Image: Flickr / Janels Katlaps (CC BY 2.0)

Supplements supplemented with real drugs, risking your health

Be careful with those supplements for dieting or sexual health -- turns out they often include real drugs like laxatives or sildenafil (you know it as Viagra). That's according to a US Food and Drug Administration database on contaminated supplements, analyzed in a new study by researchers at the California Department of Public Health. In fact, more than 700 types of supplements tested over a decade contained at least one extra pharmaceutical that was not supposed to be in the product ... and many had more than one. Surprised consumers can thank US Senator Orrin Hatch, among others, for this finding: he sponsored and helped get passed a law in 1994 that treats supplements as food rather than drugs, which means there are limited regulations in place for either safety or efficacy testing before vitamins and supplements reach American store shelves.

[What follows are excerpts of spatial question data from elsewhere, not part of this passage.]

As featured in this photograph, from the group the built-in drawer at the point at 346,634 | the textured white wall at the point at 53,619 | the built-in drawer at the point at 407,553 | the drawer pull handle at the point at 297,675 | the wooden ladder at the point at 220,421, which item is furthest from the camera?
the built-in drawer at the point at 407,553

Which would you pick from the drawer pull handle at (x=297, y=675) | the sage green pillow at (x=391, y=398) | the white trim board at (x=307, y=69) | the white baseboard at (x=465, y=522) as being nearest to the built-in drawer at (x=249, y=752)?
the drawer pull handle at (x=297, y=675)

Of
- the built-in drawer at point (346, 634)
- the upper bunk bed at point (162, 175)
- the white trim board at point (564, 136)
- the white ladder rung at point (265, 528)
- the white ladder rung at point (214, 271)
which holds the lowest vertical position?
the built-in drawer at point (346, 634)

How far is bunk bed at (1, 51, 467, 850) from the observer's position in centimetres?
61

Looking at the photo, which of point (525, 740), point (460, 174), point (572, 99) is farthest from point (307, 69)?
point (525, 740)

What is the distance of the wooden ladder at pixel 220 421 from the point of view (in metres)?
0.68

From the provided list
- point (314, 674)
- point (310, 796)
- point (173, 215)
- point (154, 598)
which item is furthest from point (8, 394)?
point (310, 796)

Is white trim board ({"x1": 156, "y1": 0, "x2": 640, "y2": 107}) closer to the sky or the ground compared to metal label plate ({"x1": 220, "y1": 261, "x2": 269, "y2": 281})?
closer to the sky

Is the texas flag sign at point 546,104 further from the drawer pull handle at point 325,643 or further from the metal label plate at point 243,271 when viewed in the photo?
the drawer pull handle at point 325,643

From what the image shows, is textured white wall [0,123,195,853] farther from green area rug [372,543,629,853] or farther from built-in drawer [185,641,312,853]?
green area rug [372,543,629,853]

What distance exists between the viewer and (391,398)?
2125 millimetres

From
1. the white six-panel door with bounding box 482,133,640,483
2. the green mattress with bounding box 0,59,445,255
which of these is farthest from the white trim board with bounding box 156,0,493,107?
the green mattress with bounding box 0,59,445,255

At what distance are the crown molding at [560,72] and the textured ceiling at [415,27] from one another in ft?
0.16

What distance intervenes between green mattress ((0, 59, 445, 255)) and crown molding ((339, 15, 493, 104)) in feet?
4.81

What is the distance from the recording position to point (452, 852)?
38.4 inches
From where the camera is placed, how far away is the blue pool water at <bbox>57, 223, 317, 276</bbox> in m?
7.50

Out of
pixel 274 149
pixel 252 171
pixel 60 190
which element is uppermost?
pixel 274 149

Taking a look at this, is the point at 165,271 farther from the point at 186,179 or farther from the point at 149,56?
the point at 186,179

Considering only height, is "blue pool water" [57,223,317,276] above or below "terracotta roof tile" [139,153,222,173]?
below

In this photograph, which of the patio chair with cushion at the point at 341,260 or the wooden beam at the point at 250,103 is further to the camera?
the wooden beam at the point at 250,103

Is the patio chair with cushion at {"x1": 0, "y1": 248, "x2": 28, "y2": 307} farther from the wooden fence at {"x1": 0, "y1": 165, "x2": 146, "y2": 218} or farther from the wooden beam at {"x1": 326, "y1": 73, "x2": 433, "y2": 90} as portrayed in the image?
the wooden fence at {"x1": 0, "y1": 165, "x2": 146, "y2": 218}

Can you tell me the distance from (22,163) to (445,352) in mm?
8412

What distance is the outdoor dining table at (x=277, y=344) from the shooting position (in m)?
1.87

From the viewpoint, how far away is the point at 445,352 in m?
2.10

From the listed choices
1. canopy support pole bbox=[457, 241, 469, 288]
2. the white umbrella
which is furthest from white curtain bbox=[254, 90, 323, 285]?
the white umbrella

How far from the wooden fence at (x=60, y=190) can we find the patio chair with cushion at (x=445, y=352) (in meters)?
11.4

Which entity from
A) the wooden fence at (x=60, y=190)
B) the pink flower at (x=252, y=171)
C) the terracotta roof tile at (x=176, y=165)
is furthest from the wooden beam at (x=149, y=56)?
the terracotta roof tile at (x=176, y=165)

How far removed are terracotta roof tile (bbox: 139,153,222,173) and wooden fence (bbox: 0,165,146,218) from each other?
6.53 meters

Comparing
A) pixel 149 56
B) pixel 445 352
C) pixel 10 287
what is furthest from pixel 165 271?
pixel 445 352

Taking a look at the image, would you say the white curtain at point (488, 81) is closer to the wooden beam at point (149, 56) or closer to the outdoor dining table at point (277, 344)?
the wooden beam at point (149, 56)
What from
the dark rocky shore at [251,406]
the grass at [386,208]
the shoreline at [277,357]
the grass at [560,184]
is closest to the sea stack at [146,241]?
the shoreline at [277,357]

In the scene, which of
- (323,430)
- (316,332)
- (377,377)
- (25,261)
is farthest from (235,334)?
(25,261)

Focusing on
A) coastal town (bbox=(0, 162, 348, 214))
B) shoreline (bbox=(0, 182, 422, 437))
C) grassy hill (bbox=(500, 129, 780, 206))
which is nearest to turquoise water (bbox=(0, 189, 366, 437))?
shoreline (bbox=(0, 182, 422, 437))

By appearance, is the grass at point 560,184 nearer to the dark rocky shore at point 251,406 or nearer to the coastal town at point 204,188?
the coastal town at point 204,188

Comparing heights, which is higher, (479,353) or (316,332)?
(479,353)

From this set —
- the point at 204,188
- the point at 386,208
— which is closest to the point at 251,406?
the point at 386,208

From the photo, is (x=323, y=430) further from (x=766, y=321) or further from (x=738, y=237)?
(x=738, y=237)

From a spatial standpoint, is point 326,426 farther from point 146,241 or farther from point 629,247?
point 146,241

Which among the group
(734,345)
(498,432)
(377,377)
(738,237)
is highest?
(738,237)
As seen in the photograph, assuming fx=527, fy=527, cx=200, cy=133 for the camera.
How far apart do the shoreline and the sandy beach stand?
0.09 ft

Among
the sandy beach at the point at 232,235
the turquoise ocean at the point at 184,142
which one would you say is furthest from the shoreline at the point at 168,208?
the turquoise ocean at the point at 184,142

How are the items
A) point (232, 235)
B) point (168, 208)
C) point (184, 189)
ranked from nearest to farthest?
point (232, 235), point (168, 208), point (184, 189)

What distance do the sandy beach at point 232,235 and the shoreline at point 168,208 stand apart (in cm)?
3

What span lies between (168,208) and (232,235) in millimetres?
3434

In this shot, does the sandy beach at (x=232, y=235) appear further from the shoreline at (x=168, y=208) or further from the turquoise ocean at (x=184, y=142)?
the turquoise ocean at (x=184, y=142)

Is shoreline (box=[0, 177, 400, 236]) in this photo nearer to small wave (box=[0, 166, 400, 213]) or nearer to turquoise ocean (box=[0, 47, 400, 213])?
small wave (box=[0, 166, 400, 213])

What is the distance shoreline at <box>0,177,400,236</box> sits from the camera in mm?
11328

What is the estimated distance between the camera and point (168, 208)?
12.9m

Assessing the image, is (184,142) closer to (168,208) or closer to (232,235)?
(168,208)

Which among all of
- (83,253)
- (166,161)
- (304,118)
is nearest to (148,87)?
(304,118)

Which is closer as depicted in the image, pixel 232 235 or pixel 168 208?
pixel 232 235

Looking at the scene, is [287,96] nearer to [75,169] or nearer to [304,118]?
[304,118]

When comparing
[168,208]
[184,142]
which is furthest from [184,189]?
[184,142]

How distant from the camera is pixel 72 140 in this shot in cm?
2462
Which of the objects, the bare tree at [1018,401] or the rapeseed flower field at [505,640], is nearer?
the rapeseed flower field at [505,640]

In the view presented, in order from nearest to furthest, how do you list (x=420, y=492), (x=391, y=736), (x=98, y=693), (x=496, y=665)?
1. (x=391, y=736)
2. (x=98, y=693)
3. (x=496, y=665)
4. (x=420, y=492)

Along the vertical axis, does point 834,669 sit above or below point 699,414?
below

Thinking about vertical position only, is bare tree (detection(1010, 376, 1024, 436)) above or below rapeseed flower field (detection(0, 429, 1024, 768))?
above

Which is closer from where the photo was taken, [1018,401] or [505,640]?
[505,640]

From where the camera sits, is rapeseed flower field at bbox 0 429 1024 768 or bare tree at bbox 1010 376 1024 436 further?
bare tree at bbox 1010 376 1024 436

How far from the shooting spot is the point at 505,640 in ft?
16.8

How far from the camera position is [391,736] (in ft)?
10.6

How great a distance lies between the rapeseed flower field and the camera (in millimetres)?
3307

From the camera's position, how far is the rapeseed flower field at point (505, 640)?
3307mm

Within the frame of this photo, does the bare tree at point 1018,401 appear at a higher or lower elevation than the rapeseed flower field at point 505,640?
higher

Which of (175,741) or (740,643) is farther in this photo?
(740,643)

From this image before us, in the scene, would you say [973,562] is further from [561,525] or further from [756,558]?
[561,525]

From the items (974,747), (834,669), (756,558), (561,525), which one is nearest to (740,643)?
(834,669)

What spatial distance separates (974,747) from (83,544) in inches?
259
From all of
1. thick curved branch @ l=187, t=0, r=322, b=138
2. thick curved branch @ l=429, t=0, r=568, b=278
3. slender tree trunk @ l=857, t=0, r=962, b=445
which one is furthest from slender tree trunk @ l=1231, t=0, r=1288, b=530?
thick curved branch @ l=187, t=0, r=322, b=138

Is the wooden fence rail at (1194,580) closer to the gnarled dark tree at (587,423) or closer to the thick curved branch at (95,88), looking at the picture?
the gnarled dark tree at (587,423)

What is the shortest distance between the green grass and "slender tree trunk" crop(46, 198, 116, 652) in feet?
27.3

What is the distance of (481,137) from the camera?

Playlist: What you need to know about medicine
spider

Image: Flickr / Tibor Nagy (CC BY-NC 2.0)

Where have all the bugs gone?

First Germany, now Puerto Rico: surveys by entomologists reveal that insect populations have crashed in the island's Luquillo rainforest -- and climate change may share some of the blame. Comparing surveys of arthropods -- insects and spiders and centipedes, oh my! -- from the 1970s and today revealed a massive population decline. In some cases, as little as an eighth of a population remains compared to 40 years ago. As a result, insect-eating species like lizards, frogs and birds have declined as well. And this is in a protected national forest, not a farm field. The researchers suggest global warming may be to blame, since insects cannot regulate their internal temperature, though not all researchers agree on the most likely culprit.

TED Talk: Why I study the most dangerous animal on earth -- mosquitoes
ethernet cable

How to build a quantum internet

China has already shown that communication between a satellite and Earth is possible using entangled photons -- a hack-proof proof of principle for a quantum internet. But what would it take to really build such a network, and what would it be good for? Researchers from the Delft University of Technology in the Netherlands suggest such an internet could enable everything from secure communication to ever more accurate clock synchronization (important for GPS) -- as well as applications we haven't even thought of yet. As for how to build such a thing? Well, we'll need breakthroughs like quantum repeaters -- devices that can generate entanglement among particles to boost a signal to an even more distant end point -- among other things. NBD.

TED Talk: How quantum physics can make encryption stronger

Recently discovered

Stephen Hawking's final vision
The late physicist Stephen Hawking's last writings predict that a breed of superhumans will take over, having used genetic engineering to surpass their fellow beings. In Brief Answers to the Big Questions, published Tuesday, Hawking pulls no punches on subjects like machines taking over, the biggest threat to earth and the possibilities of intelligent life in space. (Quartz)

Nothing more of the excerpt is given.